Re: RFC: A KVM-specific alternative to UserfaultFD

[Date Prev][Date Next][Thread Prev][Thread Next][Date Index][Thread Index]

 



On Sat, Nov 11, 2023 at 08:23:57AM -0800, David Matlack wrote:
> On Thu, Nov 9, 2023 at 11:20 AM Peter Xu <peterx@xxxxxxxxxx> wrote:
> > On Thu, Nov 09, 2023 at 09:58:49AM -0800, Sean Christopherson wrote:
> > >
> > > For both cases, KVM will need choke points on all accesses to guest memory.  Once
> > > the choke points exist and we have signed up to maintain them, the extra burden of
> > > gracefully handling "missing" memory versus frozen memory should be relatively
> > > small, e.g. it'll mainly be the notify-and-wait uAPI.
> > >
> > > Don't get me wrong, I think Google's demand paging implementation should die a slow,
> > > horrible death.   But I don't think userfaultfd is the answer for guest_memfd.
> >
> > As I replied in the other thread, I see possibility implementing
> > userfaultfd on gmemfd, especially after I know your plan now treating
> > user/kernel the same way.
> >
> > But I don't know whether I could have missed something here and there, and
> > I'd like to read the problem first on above to understand the relationship
> > between that "freeze guest mem" idea and the demand paging scheme.
> >
> > One thing I'd agree is we don't necessarily need to squash userfaultfd into
> > gmemfd support of demand paging.  If gmemfd will only be used in KVM
> > context then indeed it at least won't make a major difference; but still
> > good if the messaging framework can be leveraged, meanwhile userspace that
> > already support userfaultfd can cooperate with gmemfd much easier.
> >
> > In general, a major part of userfaultfd is really a messaging interface for
> > faults to me.  A fault trap mechanism will be needed anyway for gmemfd,
> > AFAIU. When that comes maybe we can have a clearer mind of what's next.
> 
> The idea to re-use userfaultfd as a notification mechanism is really
> interesting.
> 
> I'm almost certain that guest page faults on missing pages can re-use
> the KVM_CAP_EXIT_ON_MISSING UAPI that Anish is adding for UFFD [1]. So
> that will be the same between VMA-based UserfaultFD and
> KVM/guest_memfd-based demand paging.

Right.  I think we may need to decide whether to use the same interface to
handle no-vcpu contexts, though, and whether possible (e.g. is reusing
vcpu0 even possible?  if not consider ugliness).  For example, Anish's
proposal still need to rely on userfaults for some minority faults, IIUC.

> 
> And for the blocking notification in KVM, re-using the userfaultfd
> file descriptor seems like a neat idea. We could have a KVM ioctl to
> register the fd with KVM, and then KVM can notify when it needs to
> block on a missing page. The uffd_msg struct can be extended to
> support a new "gfn" type or "guest_memfd" type fault info. I'm not
> quite sure how the wait-queuing will work, but I'm sure it's solvable.
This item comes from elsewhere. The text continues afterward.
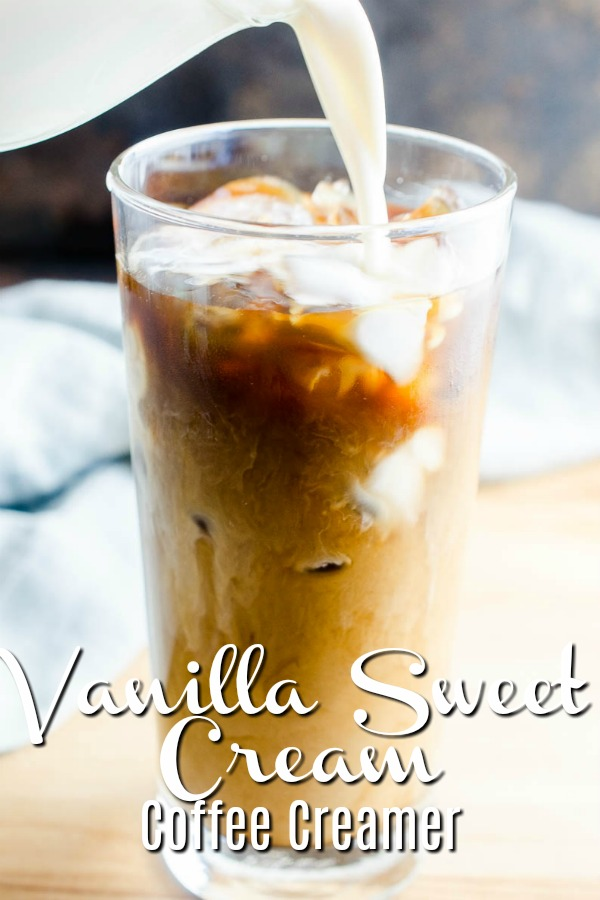 Sweeten up your coffee with this Homemade Vanilla Sweet Cream Coffee Creamer. It'll be your go to creamer for Iced Coffee!  #coffeecreamer #homemadecoffeecreamer #vanillasweetcream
If so, IMHO it'll be great the interface is userfault-based.  Gmemfd can be
only a special form of memfd in general, and there's also potential of
supporting memfd, then that may not require a kvm context.

It hopefully shouldn't affect how kvm consumes it, though, so from that
part it should be as straightforward as a KVM interface, just cleaner and
fully separated.

I can extend a bit on a possible userfault design, maybe it can make the
discussion clearer.

Currently userfaults registers with VA ranges, cutting them into new VMAs,
setting the flags upon the VMAs.  Files don't have those.

To vision an fd based uffd (which never existed) from my pure gut feelings,
we need to only move the VA address space to the file (or to be explicit,
inode), meaning whatever address will become offsets of a file.  It can
apply to gmemfd or generic memfd (shmem, hugetlb, etc.).  Generic memfd can
be for later, but the interface could hopefully be unchanged even if
someone would like to add support for those.

I need to think more on where to put the uffd context, probably onto the
inode, but maybe also possible to put it into gmemfd-only fields before we
want to make it more generic.  That should be a problem for later.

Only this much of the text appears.